For Singapore organisations, the survey result on breach detection links data sprawl to cyber risk. The 52% figure suggests many respondents view complexity as a practical barrier to identifying attacks and incidents.

The research also described AI as exposing weaknesses rather than reducing them. It cited areas including data visibility, governance and cyber resilience.

Governance focus

Hitachi Vantara said Singapore firms show what it called a more risk-aware approach as AI becomes embedded in operations. It said organisations place more emphasis on governance, security and operational discipline. It contrasted this with rapid expansion of AI use.

The company linked this approach to expectations around reliability and trust, particularly where AI influences business decisions. It said this dynamic raises infrastructure expectations and makes weaknesses more visible.

"AI success is no longer about experimentation alone.

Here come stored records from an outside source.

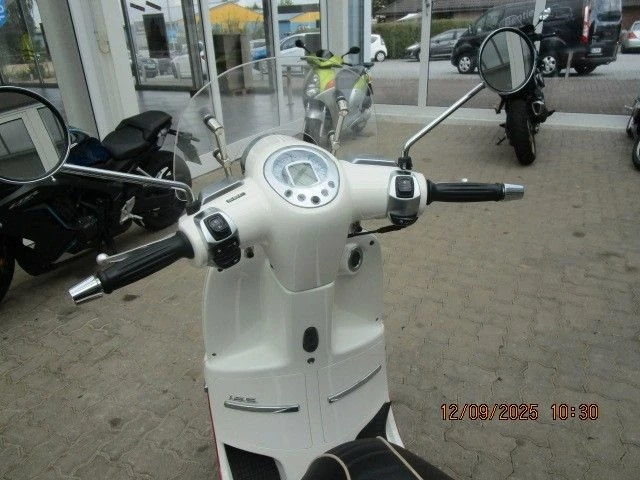 Offer Peugeot Django 125 Sport Bild 9: Offer Peugeot Django 125 Sport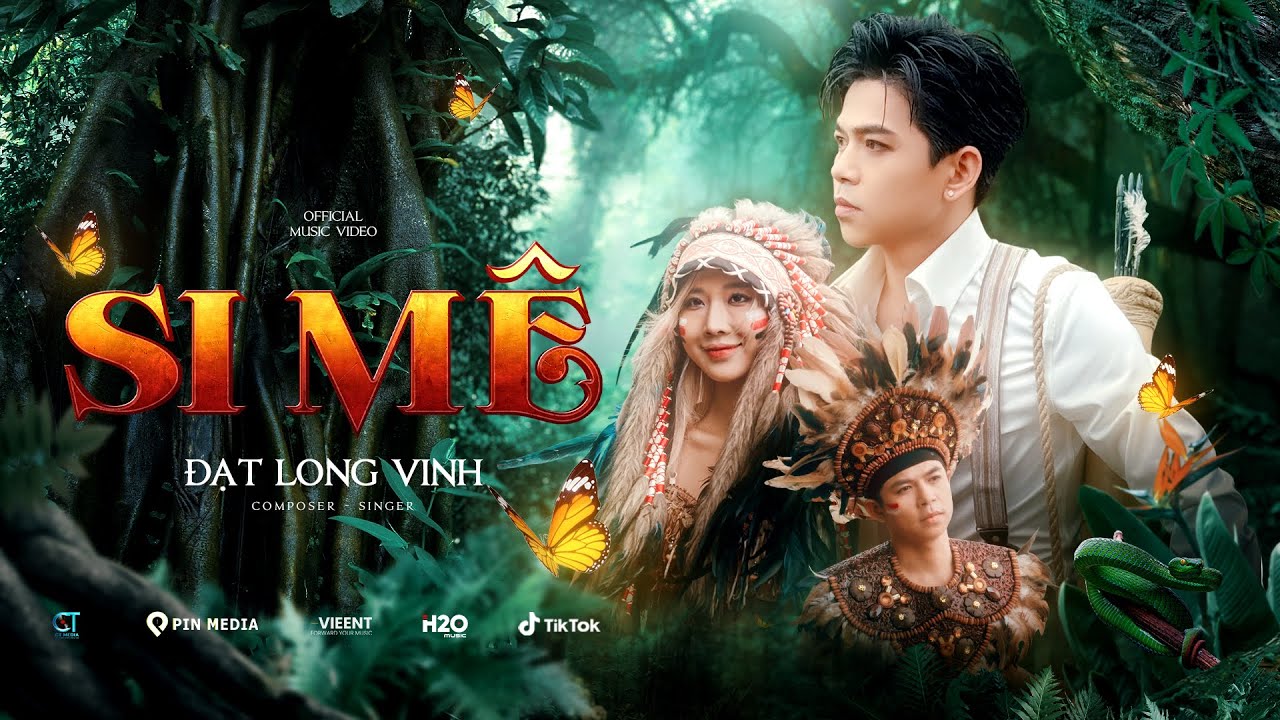 SI M&Ecirc; - ĐẠT LONG VINH | OFFICIAL MUSIC VIDEO 4K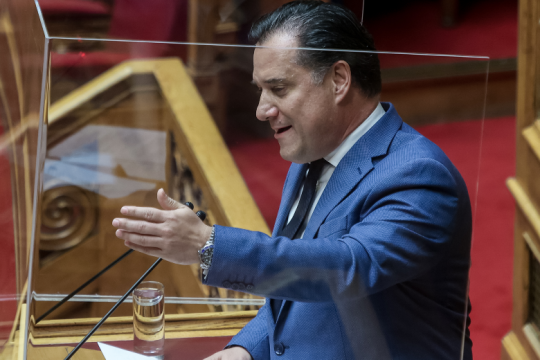 Ευρεία συναίνεση στο ν/σ για την προσβασιμότητα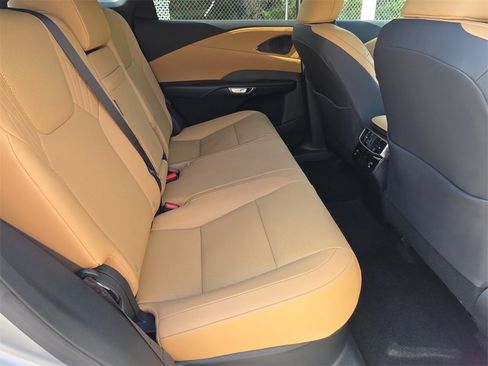 Used 2024 Lexus RX 350 Premium w/ Cold Area Package image 17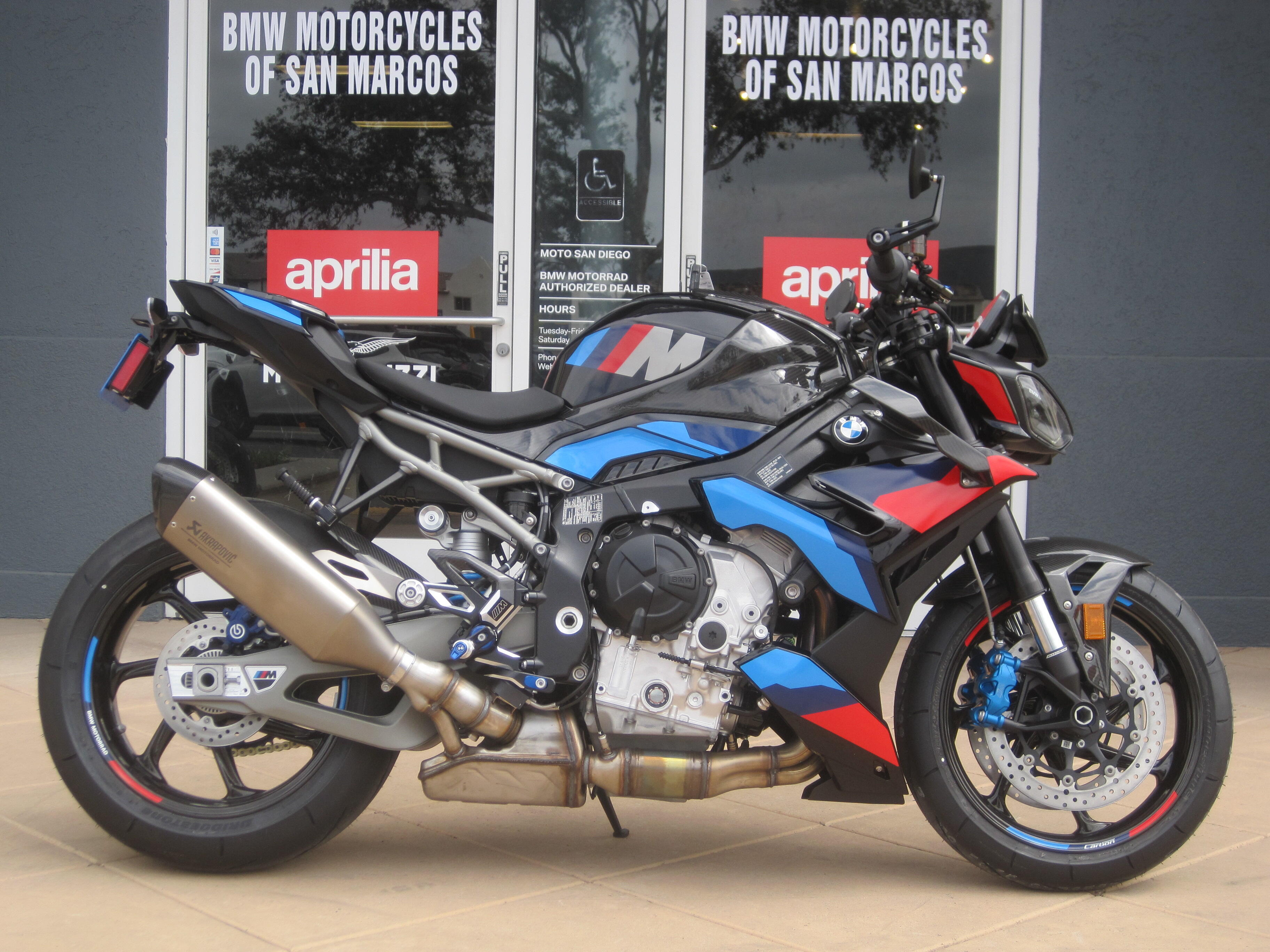 2026 BMW M 1000 R 1000 R in San Marcos, CA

It depends on whether data environments are resilient, governed and trusted," said Joe Ong, Vice President and General Manager for ASEAN, Hitachi Vantara.

Regional sample

The Asia and Oceania group in the study included respondents from Australia, China, Hong Kong, India, Singapore and Taiwan. The sample included 80 respondents in Australia, 81 in China, 55 in Hong Kong, 104 in India, 51 in Singapore and 54 in Taiwan.

Hitachi Vantara said respondents represented a range of industries and organisational sizes. It said the results were weighted by industry and role type.

In Singapore, the company said it surveyed senior business and technology leaders responsible for data infrastructure, cybersecurity and AI strategy.

Infrastructure decisions

Hitachi Vantara positioned the findings as an indicator that firms recognise the need for stronger data foundations. It also said organisations face challenges in turning that awareness into long-term action.

The company highlighted data environment simplification, governance and visibility as areas that influence whether organisations progress from early success to sustained value from AI.

Ong said Singapore organisations face a new stage of operational pressure as AI use scales. "Singapore businesses are clearly ahead in adoption, but the next phase will be defined by how well they manage complexity, security and performance as AI scales," said Ong.